Signalling was monitored and characterized using two recording methods. The first involved recording the signals of late‐instar resident caterpillars using a videocamera and microphone during staged encounters with intruders (see below). These recordings were used to initially describe structures and movements associated with signalling, and to measure temporal characteristics of signalling. Only late‐instars were recorded using this method because early‐instar signals are not detectable with a microphone. Videos were imported to an Apple eMac (G4; Apple Corp., Cupertino, California) as Apple iMovie 3.03 files, and videoclips were saved as Apple Quicktime Pro 7.2.0 files, where sounds were subsequently extracted as ‘aiff’ files. Temporal characteristics, including signal durations, complex and bout durations, and number of signals per complex/bout, were measured using Canary or Raven Bioacoustics Research Programs (Cornell Laboratory of Ornithology, Ithaca, New York). Signal durations were obtained from 16 fourth‐ and fifth‐instar larvae that were selected at random throughout the summer from the broods of five wild‐caught females. Durations of 70 mandible drums (five drums per individual) were measured from 14 individuals, and 65 anal scrapes (five scrapes per individual) were measured from 13 individuals. Means of signal durations were calculated per individual and then used to calculate a grand mean. Using high‐speed video analysis (see below), it was found that, although the two signals sometimes occurred separately, they are most often partially overlapping. Because it is often difficult to distinguish where an anal scraping signal ends, anal scrapes were measured from the beginning of the signal to the end of the mandible drum. Temporal analysis of signal bouts and complexes were analyzed from ten residents signalling in the presence of a conspecific intruder. Bouts were defined as any combination of signals that are flanked by feeding, walking, or at least 1 s of inactivity. Complexes were defined as a combination of an anal scrape immediately followed by one or more mandible drums, or a single signal. Mean complex and bout durations, mean number of complexes per bout, and mean number of signals per complex were calculated from 18 bouts (one to three bouts per individual), comprising 104 complexes (number of complexes per bout varied).

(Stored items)
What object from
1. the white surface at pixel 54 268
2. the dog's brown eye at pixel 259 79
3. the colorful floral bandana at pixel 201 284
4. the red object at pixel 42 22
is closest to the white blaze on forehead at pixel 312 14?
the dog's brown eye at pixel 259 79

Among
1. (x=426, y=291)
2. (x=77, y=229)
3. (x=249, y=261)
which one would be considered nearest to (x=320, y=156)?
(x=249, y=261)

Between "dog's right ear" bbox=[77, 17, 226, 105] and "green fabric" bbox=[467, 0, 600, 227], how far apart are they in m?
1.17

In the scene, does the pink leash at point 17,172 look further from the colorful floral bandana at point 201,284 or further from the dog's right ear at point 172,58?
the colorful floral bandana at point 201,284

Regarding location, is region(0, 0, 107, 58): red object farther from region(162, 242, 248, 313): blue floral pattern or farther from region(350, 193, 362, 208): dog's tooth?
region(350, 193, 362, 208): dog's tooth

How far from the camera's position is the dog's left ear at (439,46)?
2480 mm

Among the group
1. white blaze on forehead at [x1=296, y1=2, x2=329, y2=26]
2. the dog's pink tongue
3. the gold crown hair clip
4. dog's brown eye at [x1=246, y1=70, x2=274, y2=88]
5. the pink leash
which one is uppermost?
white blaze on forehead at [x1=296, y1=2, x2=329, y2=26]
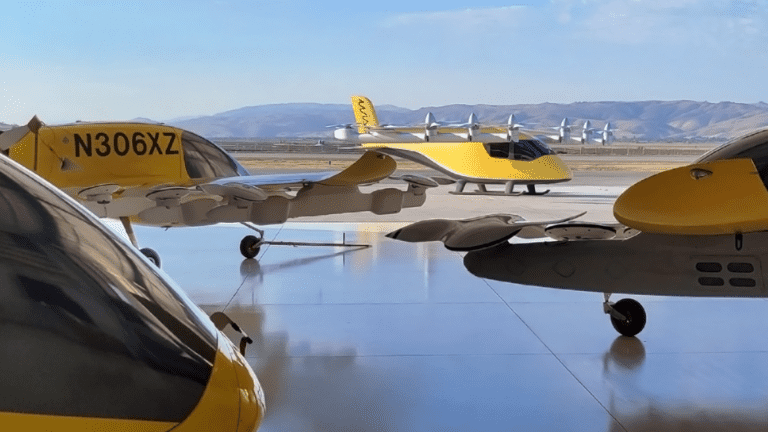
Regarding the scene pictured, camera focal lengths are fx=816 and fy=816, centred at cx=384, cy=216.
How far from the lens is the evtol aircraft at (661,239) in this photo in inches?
188

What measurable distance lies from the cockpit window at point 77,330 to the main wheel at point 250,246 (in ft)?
26.2

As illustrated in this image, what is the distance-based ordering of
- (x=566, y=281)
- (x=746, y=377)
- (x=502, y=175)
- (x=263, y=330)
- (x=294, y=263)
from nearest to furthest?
(x=746, y=377)
(x=566, y=281)
(x=263, y=330)
(x=294, y=263)
(x=502, y=175)

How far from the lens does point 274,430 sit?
3992mm

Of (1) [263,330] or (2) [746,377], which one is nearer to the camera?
(2) [746,377]

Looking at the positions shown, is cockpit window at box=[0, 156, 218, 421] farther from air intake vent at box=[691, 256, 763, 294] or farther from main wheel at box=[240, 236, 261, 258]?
main wheel at box=[240, 236, 261, 258]

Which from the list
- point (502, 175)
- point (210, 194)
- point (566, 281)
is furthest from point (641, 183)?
point (502, 175)

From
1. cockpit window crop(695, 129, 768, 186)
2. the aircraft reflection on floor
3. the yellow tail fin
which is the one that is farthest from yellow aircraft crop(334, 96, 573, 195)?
the yellow tail fin

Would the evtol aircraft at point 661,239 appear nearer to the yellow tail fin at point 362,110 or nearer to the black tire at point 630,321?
the black tire at point 630,321

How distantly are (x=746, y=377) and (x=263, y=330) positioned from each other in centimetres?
331

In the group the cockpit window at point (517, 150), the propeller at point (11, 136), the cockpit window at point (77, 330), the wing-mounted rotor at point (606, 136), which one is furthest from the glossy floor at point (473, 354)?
the wing-mounted rotor at point (606, 136)

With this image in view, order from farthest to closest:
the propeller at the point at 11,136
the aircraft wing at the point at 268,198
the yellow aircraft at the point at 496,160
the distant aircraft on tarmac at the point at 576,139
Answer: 1. the distant aircraft on tarmac at the point at 576,139
2. the yellow aircraft at the point at 496,160
3. the aircraft wing at the point at 268,198
4. the propeller at the point at 11,136

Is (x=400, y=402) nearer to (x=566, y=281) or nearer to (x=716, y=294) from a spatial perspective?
(x=566, y=281)

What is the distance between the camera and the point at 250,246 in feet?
31.1

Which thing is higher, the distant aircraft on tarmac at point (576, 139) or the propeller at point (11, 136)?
the propeller at point (11, 136)
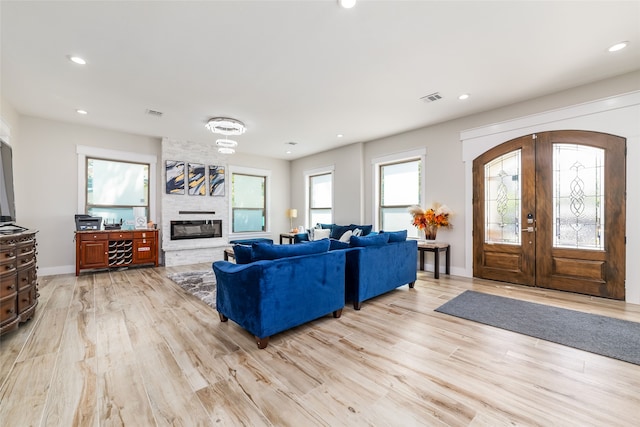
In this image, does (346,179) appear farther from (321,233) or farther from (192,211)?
(192,211)

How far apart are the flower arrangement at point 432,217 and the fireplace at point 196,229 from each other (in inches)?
192

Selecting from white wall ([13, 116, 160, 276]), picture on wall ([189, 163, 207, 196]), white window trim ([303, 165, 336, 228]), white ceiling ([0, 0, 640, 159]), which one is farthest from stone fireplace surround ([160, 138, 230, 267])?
white window trim ([303, 165, 336, 228])

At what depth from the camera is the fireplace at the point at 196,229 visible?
6.22m

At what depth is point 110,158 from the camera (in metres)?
5.65

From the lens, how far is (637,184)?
331cm

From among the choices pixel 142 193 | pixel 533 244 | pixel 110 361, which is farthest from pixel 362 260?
pixel 142 193

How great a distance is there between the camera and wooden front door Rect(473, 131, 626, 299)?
3492 millimetres

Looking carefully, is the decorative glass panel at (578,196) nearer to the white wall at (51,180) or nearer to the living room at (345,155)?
the living room at (345,155)

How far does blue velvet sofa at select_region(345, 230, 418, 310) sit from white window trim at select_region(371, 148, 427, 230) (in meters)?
1.87

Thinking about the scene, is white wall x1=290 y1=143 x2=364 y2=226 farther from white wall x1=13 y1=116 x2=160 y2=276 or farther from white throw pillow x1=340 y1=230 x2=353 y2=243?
white wall x1=13 y1=116 x2=160 y2=276

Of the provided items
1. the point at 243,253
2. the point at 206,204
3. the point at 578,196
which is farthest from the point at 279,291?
the point at 206,204

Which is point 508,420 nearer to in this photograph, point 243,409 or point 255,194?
point 243,409

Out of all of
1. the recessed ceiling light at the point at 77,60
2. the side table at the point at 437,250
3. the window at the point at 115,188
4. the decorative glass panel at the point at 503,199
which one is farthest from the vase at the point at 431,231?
the window at the point at 115,188

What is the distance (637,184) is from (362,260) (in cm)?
360
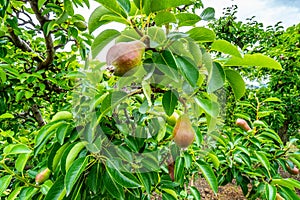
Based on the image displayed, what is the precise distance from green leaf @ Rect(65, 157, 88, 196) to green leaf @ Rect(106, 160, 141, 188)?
0.06 meters

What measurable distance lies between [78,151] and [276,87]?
330 cm

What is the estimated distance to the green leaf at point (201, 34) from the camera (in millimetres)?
440

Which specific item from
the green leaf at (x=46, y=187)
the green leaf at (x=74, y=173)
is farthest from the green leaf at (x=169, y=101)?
the green leaf at (x=46, y=187)

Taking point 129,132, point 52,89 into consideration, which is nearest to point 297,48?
point 52,89

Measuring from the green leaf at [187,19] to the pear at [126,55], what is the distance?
0.08 meters

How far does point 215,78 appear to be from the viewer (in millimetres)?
443

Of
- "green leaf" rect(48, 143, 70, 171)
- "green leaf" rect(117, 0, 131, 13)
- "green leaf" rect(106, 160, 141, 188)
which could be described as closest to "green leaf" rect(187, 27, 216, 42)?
"green leaf" rect(117, 0, 131, 13)

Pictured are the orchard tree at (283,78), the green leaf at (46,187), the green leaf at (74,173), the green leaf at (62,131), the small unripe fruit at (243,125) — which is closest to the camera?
the green leaf at (74,173)

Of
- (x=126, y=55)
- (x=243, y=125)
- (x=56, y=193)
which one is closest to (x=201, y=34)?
(x=126, y=55)

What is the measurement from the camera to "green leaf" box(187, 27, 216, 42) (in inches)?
17.3

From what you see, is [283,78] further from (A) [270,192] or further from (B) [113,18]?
(B) [113,18]

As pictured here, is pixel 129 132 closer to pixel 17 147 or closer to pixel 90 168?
pixel 90 168

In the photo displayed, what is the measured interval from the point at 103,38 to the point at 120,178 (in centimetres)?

**TASK OBJECTIVE**
Summarize the text on caterpillar signaling in two sentences.

**EXERCISE OUTPUT**
Signals of late-instar resident caterpillars were recorded with a videocamera and microphone during staged encounters with intruders, and these recordings were used to describe the structures and movements involved and to measure temporal characteristics with Canary or Raven software. Durations of mandible drums and anal scrapes were measured from fourth- and fifth-instar larvae, while bout and complex durations were analyzed from ten residents signaling in the presence of a conspecific intruder.